■ **TO DO**: Output, as a numbered list with blank lines left out, the data from the line containing "What is the distance" through the end of the data.

■ **PROVIDED MATERIAL**:
====

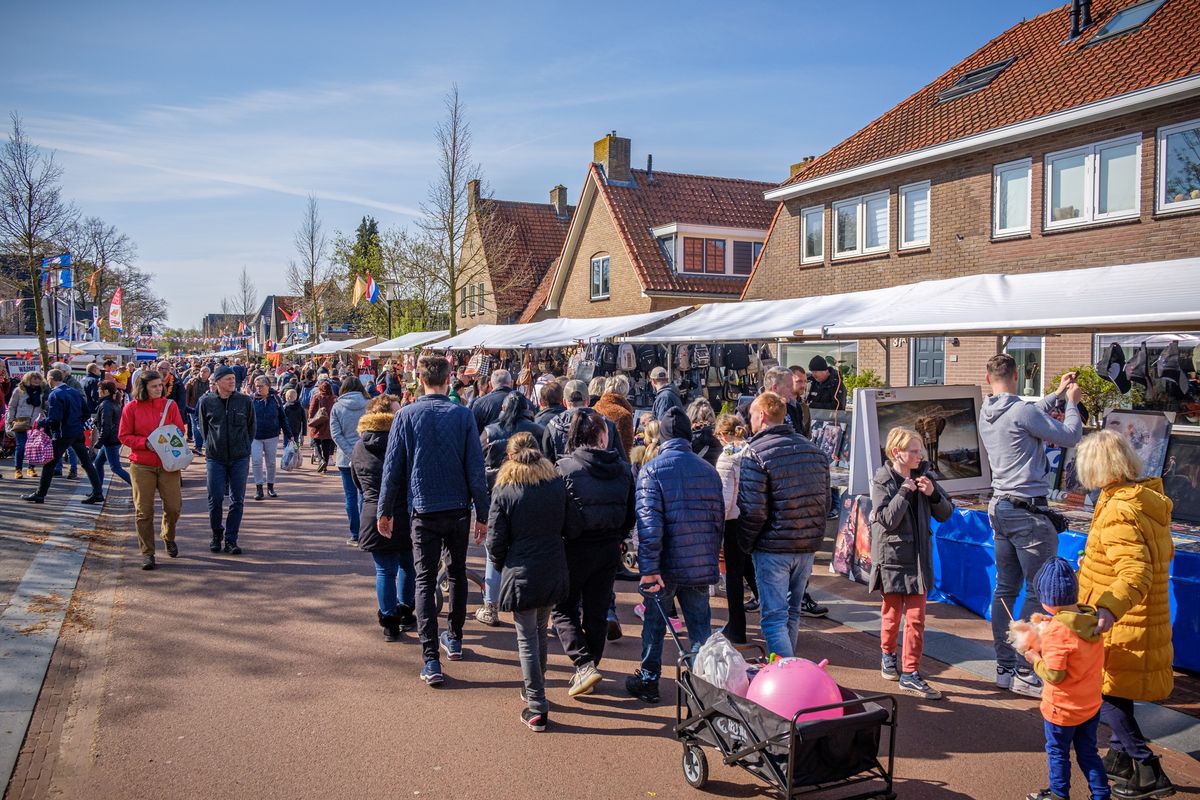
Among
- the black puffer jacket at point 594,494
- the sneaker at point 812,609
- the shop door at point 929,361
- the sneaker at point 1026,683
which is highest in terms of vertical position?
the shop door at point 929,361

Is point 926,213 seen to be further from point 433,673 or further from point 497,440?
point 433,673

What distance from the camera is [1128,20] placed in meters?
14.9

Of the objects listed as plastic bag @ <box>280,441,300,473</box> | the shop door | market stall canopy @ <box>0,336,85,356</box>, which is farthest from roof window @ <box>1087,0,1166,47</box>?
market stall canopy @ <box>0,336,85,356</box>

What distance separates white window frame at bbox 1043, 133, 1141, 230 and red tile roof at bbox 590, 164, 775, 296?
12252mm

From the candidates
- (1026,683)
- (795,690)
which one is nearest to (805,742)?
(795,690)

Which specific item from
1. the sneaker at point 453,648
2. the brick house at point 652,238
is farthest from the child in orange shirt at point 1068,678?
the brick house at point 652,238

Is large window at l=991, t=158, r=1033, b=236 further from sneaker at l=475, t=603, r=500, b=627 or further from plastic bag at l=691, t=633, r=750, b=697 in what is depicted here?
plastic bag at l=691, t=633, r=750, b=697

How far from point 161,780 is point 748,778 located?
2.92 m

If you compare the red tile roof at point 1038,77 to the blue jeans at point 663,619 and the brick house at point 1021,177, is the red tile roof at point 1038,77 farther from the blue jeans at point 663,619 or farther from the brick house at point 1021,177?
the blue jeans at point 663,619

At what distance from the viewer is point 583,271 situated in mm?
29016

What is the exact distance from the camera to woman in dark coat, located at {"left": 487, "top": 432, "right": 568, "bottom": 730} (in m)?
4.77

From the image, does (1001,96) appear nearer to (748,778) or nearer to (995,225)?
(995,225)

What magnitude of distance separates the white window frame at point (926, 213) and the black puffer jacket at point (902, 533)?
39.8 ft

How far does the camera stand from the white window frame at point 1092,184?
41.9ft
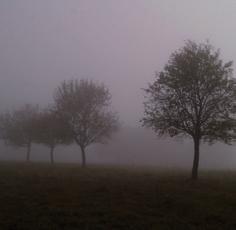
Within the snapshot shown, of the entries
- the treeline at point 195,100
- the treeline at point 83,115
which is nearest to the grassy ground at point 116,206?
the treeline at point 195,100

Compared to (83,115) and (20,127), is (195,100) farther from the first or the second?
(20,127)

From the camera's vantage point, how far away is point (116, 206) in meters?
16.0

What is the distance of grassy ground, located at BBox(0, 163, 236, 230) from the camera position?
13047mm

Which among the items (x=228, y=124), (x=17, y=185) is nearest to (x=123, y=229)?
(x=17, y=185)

====

■ **SOLUTION TO THIS EXERCISE**:
1. What is the distance of grassy ground, located at BBox(0, 163, 236, 230) from the camera position?
2. 13047mm
3. Which among the items (x=228, y=124), (x=17, y=185) is nearest to (x=123, y=229)?
4. (x=17, y=185)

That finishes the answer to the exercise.